*Exercise goal*
Please copy the susiyam recipe starting at "Method of Preparation" and ending at "in the jaggery)", and swap out "ladle" for "spoon".

*Passage to read*
== == ==

Susiyam – (nothing to do with yummy sushi) is a festival sweet – especially made for deepavali. It is popular by the name susiyam in Tirunelveli and Thoothukudi. In Chennai and nearby areas it is called sooyan. In Kerala, it is known as sugiyan with slightly different combination of dal or the outer batter.  These are bengal gram and jaggery balls, dipped in all-purpose flour and deep-fried. One can also store them for a couple of days.

Susiyam

Ingredients (makes approximately 30 susiyams)

  • kadalai paruppu/channa dal/bengal gram – 1 cup
  • jaggery – 3/4 cup
  • cardamom powder – 1/2 tsp
  • dry ginger powder – 1/2 tsp
  • all-purpose flour – 1 cup
  • salt – a pinch
  • vegetable oil – for deep-frying

 

flour, lentil and jaggery syrup

 

cook lentil and jaggery into a thick paste

 

make small balls

 

Method of Preparation

  1. Cook kadalai paruppu till just done with little water. It should not be overcooked
  2. Mash well with a ladle
  3. Boil jaggery with very little water in a vessel. Let jaggery dissolve well (to strain mud in the jaggery)
  4. In a hard bottomed vessel, take mashed paruppu and strain the jaggery into it
  5. Add cardamom powder and dry ginger powder
  6. Cook well till it becomes a thick paste
  7. Make small balls and keep them aside
  8. Mix all-purpose flour with salt and water to make a thick batter
  9. Heat oil in an iruppu chatti/kadai
  10. Dip each ball in the flour batter and fry them till golden brown
  11. Take them out in a tissue to absorb excess oil.

 

the fabulous five!

 

Note:

  1. 1 tsp rice flour can be added to all-purpose flour to make susiyams crisper.

== == ==

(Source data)
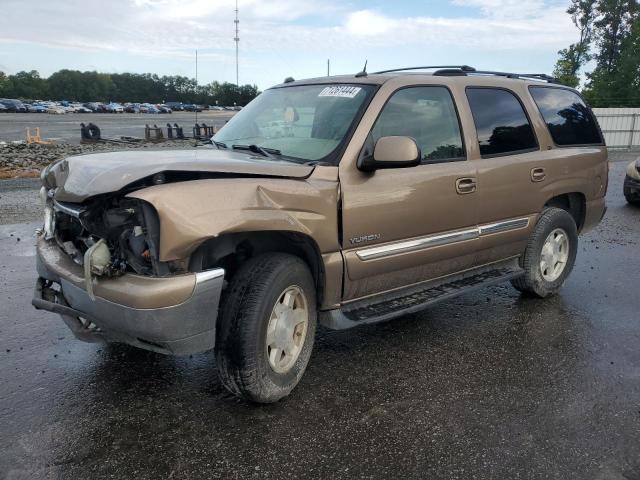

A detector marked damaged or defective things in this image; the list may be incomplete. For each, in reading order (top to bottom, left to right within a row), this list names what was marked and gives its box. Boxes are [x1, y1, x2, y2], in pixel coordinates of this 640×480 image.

bent hood [45, 148, 316, 201]
damaged gmc yukon [32, 64, 608, 402]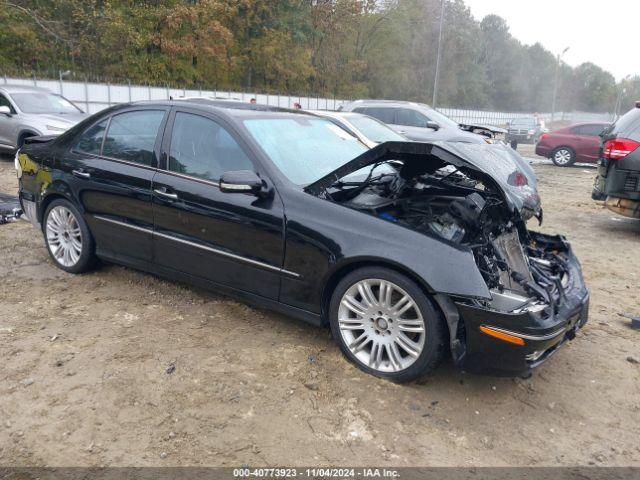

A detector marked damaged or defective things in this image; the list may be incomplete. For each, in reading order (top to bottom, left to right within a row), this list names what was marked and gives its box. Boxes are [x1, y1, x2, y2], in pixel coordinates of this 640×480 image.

wrecked car in background [16, 102, 584, 382]
crumpled hood [304, 139, 540, 214]
damaged front end [308, 141, 588, 376]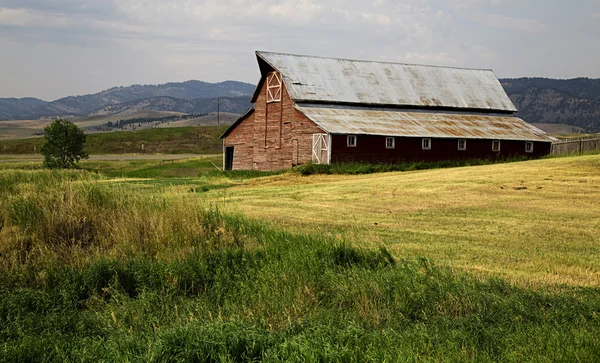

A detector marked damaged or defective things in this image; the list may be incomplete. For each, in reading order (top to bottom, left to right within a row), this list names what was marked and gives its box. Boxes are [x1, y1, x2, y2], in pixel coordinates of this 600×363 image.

rusted roof panel [255, 50, 516, 111]
rusted roof panel [298, 104, 556, 143]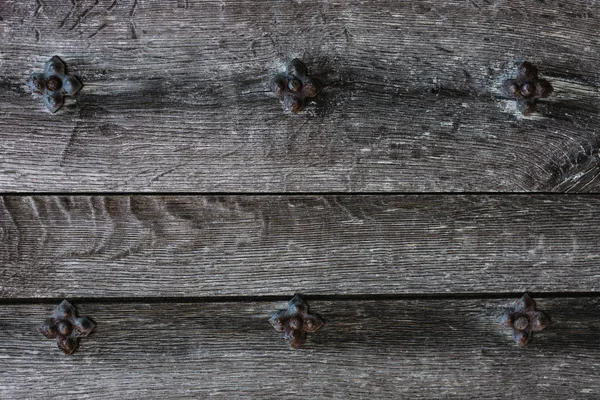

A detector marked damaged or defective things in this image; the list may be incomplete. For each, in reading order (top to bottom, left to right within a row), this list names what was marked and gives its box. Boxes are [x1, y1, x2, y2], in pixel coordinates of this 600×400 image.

rusted metal stud [26, 55, 82, 113]
rusted metal stud [270, 58, 322, 113]
rusted metal stud [502, 61, 552, 114]
rusted metal stud [40, 300, 95, 354]
rusted metal stud [268, 294, 324, 346]
rusted metal stud [500, 294, 552, 346]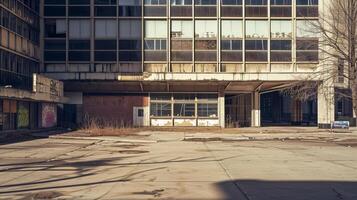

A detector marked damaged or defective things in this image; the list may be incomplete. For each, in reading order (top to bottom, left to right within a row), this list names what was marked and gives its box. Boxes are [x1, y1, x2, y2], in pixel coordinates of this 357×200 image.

cracked concrete pavement [0, 132, 356, 199]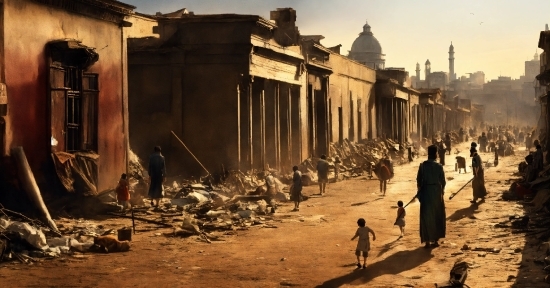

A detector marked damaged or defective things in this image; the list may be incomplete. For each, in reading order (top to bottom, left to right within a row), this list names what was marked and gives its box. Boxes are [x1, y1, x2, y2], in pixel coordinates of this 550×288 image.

peeling paint wall [3, 0, 126, 192]
peeling paint wall [330, 53, 378, 143]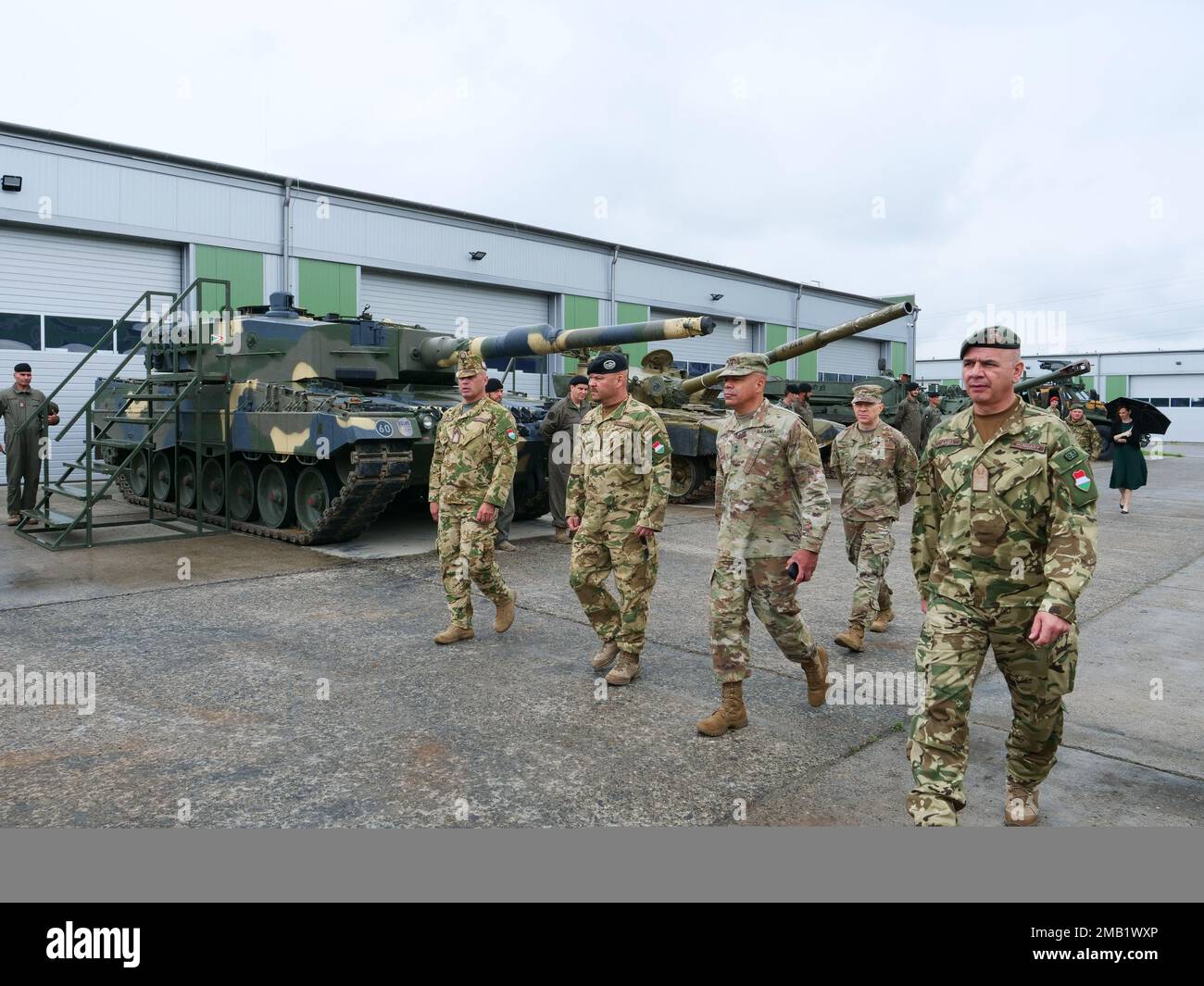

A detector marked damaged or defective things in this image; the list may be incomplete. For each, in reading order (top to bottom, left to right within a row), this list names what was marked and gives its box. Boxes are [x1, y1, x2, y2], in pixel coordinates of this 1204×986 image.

cracked concrete ground [0, 447, 1198, 823]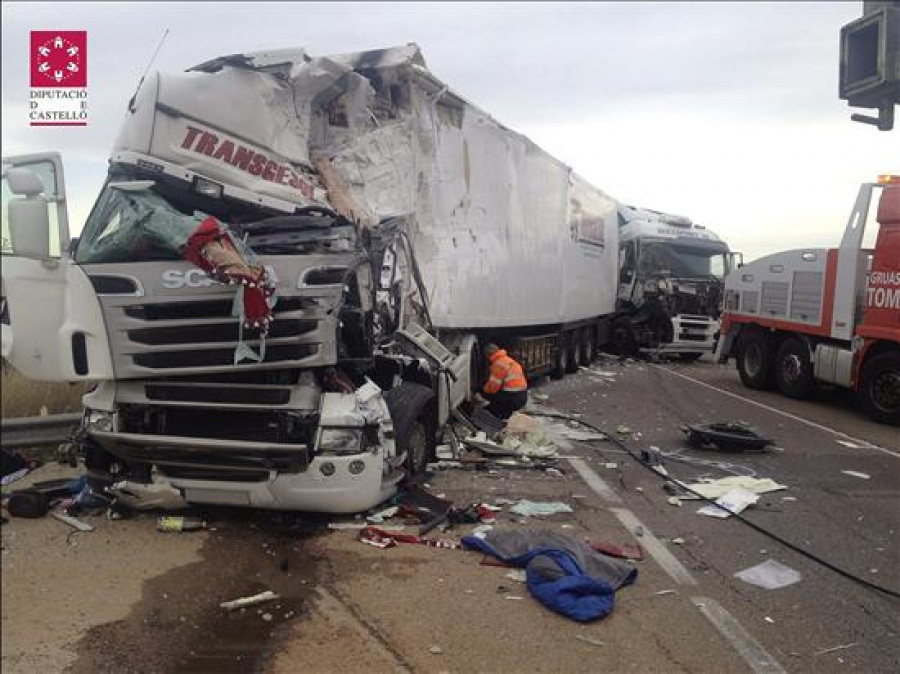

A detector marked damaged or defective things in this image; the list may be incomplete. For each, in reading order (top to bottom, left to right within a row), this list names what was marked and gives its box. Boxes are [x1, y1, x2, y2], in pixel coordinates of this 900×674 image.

shattered windshield [76, 173, 356, 262]
severely damaged truck [0, 44, 620, 512]
shattered windshield [640, 242, 732, 278]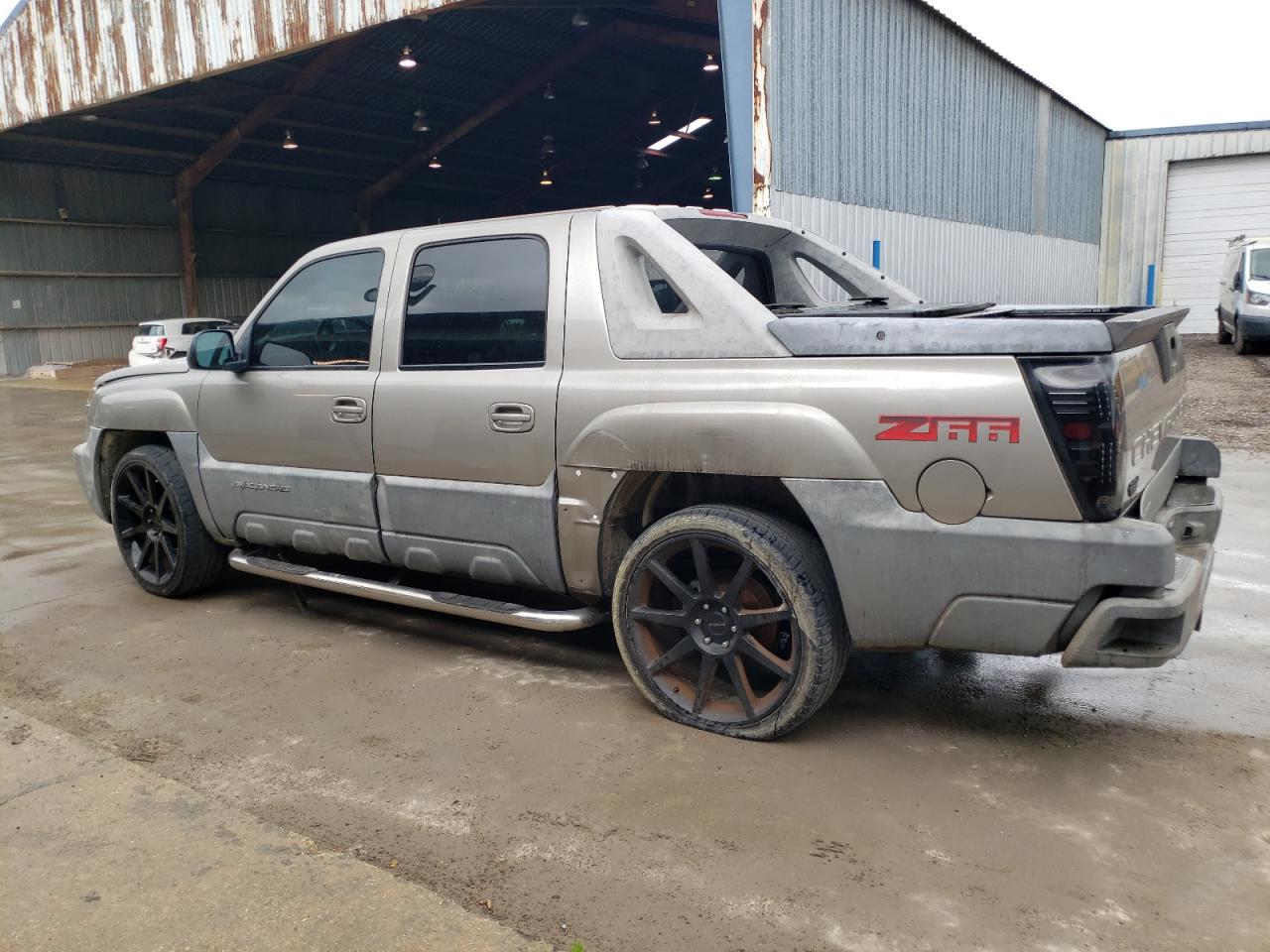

== == ==

*Full output*
Method of Preparation

  1. Cook kadalai paruppu till just done with little water. It should not be overcooked
  2. Mash well with a spoon
  3. Boil jaggery with very little water in a vessel. Let jaggery dissolve well (to strain mud in the jaggery)